Варя очнулась и увидела, конечно его, Сашу. Она хотела ему улыбнуться, но вспомнила, что он хочет отобрать сына и закрыла от страха глаза.
— Варвара Николаевна, — услышала она незнакомый голос — Вы слышите меня, видите? Вы находитесь в больнице. Я ваш лечащий врач, ответьте мне.
— Вот и все, уже в больнице, чего я решила, что они меня отпустят, запереть в психушке, это так по совковски.
Она хотела отвернуться и от мужа, и от врача, мешали провода и в локте больно заныло.
Медсестра держала ее за руку, чтобы не выскочила иголка, а Саша, теперь не ее Саша, что-то тихо прошептал, и она услышала.
— Варенька, девочка, все хорошо, если ты слышишь, скажи мне. Все ложь, ищут эту змею, что тебе наврала. Варя, я докажу, все ложь. Вот тебя и девок твоих отравил маньяк. И это тоже проверяем, маньяк или нет. Любимая, во сколько был звонок — это очень важно, и точно ли голос был женский?

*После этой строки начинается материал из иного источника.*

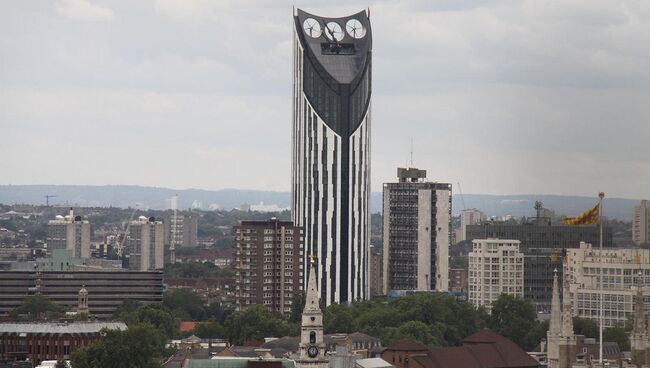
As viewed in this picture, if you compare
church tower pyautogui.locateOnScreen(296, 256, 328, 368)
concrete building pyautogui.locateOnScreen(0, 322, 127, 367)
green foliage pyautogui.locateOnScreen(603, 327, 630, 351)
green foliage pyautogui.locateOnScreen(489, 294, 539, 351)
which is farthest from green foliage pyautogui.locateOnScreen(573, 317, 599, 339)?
concrete building pyautogui.locateOnScreen(0, 322, 127, 367)

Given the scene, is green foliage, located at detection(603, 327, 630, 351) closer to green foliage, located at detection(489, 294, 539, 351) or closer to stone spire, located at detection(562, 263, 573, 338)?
green foliage, located at detection(489, 294, 539, 351)

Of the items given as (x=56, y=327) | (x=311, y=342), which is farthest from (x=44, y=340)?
(x=311, y=342)

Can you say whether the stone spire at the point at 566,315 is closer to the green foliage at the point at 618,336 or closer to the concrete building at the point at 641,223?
the green foliage at the point at 618,336

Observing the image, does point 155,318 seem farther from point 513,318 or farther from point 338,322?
point 513,318

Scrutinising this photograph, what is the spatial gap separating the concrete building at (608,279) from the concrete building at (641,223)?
1.12 metres

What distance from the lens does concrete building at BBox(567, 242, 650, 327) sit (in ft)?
604

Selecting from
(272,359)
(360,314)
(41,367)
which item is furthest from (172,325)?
(272,359)

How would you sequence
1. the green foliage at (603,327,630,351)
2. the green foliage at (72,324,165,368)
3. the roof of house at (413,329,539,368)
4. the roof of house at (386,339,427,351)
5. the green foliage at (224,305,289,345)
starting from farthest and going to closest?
the green foliage at (224,305,289,345), the roof of house at (386,339,427,351), the roof of house at (413,329,539,368), the green foliage at (72,324,165,368), the green foliage at (603,327,630,351)

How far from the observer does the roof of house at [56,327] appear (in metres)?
170

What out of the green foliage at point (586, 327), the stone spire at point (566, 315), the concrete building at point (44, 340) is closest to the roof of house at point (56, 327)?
the concrete building at point (44, 340)

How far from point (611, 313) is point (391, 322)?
687 inches

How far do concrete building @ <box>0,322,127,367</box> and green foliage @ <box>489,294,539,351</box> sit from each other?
1256 inches

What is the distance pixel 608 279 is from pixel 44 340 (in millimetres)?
45204

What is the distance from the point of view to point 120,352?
148m
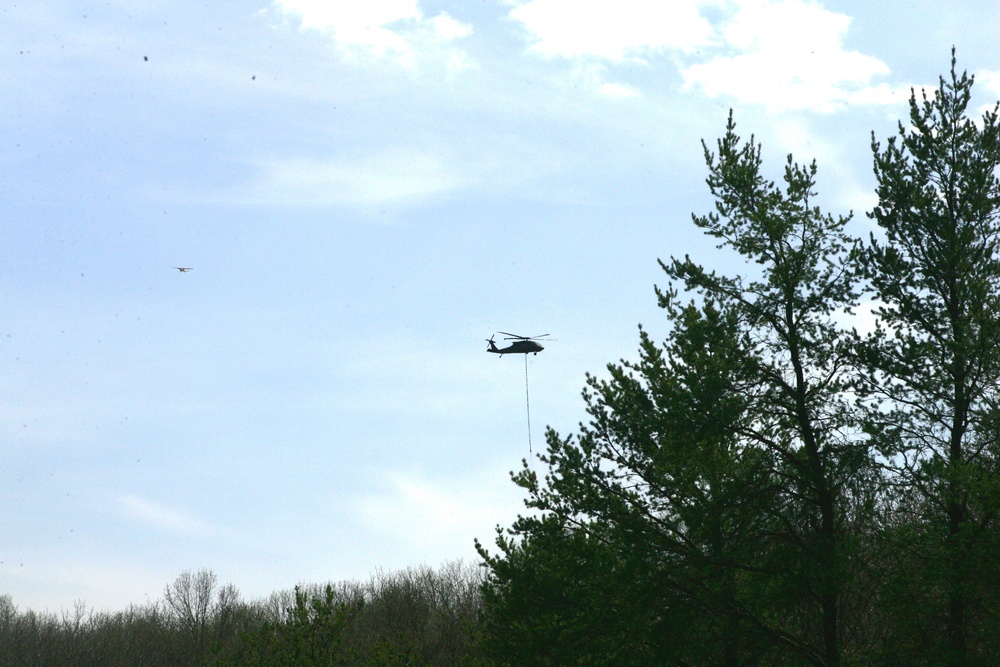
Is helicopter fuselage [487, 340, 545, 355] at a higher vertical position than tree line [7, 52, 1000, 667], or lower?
higher

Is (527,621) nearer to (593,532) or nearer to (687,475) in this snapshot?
(593,532)

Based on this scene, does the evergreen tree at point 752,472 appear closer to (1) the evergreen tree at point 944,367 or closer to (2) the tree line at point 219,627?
(1) the evergreen tree at point 944,367

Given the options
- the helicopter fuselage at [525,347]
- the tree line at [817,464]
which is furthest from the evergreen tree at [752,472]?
the helicopter fuselage at [525,347]

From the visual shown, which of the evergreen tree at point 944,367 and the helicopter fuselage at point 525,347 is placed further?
the helicopter fuselage at point 525,347

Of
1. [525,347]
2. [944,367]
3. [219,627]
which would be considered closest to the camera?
[944,367]

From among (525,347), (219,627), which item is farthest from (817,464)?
(219,627)

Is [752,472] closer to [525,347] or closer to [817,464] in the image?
[817,464]

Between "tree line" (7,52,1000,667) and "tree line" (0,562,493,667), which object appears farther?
"tree line" (0,562,493,667)

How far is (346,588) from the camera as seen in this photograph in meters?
67.1

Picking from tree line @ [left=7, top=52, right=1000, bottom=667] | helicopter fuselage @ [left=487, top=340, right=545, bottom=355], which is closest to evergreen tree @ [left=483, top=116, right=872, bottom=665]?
tree line @ [left=7, top=52, right=1000, bottom=667]

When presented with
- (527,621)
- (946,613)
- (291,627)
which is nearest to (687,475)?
(946,613)

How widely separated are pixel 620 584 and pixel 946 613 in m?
4.76

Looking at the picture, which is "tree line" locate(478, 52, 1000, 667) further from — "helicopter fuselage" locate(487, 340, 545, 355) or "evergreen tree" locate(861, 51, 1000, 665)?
"helicopter fuselage" locate(487, 340, 545, 355)

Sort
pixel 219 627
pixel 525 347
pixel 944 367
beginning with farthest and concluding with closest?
pixel 219 627 < pixel 525 347 < pixel 944 367
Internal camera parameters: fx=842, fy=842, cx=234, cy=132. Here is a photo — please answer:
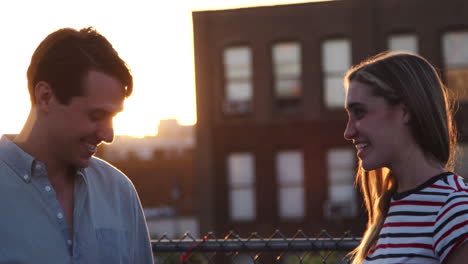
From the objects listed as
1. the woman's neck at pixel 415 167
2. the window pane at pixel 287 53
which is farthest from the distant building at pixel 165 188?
the woman's neck at pixel 415 167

— Я хочу видеть Сашку, — не открывая глаз, произнесла Варя.
— Девочка моя, я сам слетаю, ты у меня одна, ты и сын.
Мальчик спал, уже и детскую кроватку привезли, но она не разрешала его туда положить. Муж сидел на кровати, глупо улыбаясь. Варе всегда было немного смешно его таким видеть, очень похож был в такие минуты на сына, когда того только из роддома привезли.
Они повенчались прямо в больнице. Перед обрядом с ней говорил батюшка Симеон, о таинстве брака, о первородном грехе. Она слушала невнимательно, вспоминала другие слова: «Жена, это серьезный шаг. И именно для тебя. Я не молод, повенчавшись ты взвалишь крест. Кто знает, кроме бога, какой. Подумай, любовь моя. Я приму любое твое решение, лишь бы оно было от сердца».